◆ INSTRUCTIONS FOR THE TASK: If a record contains a picture, leave the picture out and copy everything else exactly.

◆ DATA:
Segment Open
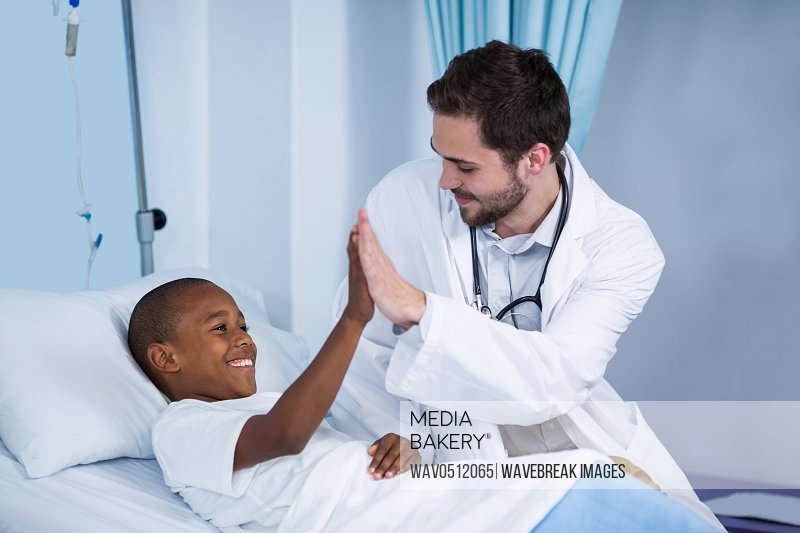 Doctor and patient giving high five in hospital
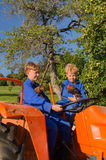 Farm Boys on tractor. Farm boys with chickens riding on orange tractor royalty free stock images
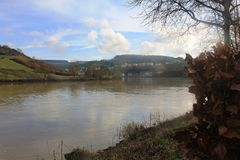 Mosel River in the winter time. A Mosel River, in the winter time. Photo made from the Route du vin,  in Luxembourg. High level of water due to many rains Royalty Free Stock Images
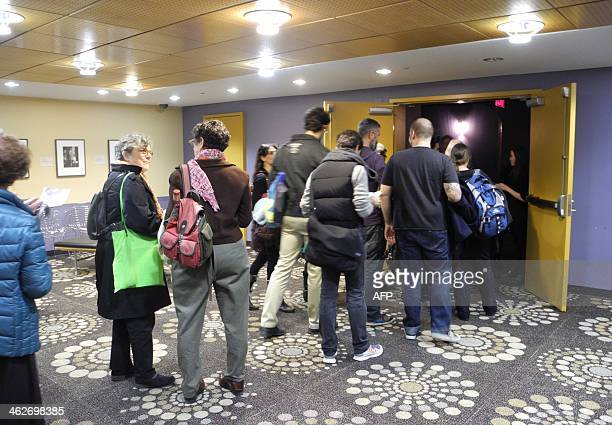 People purchase tickets at the Baruch Performing Arts Center in New York City ahead of a performance of the opera Thumbnail on January 14 2014...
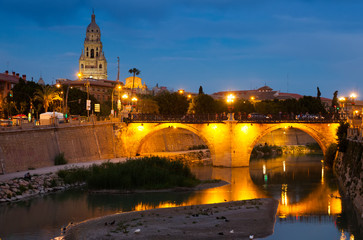 Old bridge over Segura river in night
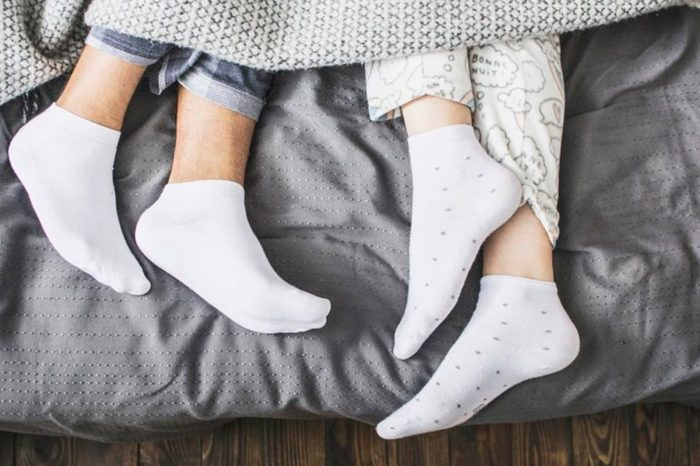 two sets of sock-clad feet peeking out of the bed covers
Segment Closed
◆ TASK ANSWER:
 Doctor and patient giving high five in hospital
 Farm Boys on tractor. Farm boys with chickens riding on orange tractor royalty free stock images
 Mosel River in the winter time. A Mosel River, in the winter time. Photo made from the Route du vin,  in Luxembourg. High level of water due to many rains Royalty Free Stock Images
 People purchase tickets at the Baruch Performing Arts Center in New York City ahead of a performance of the opera Thumbnail on January 14 2014...
 Old bridge over Segura river in night
 two sets of sock-clad feet peeking out of the bed covers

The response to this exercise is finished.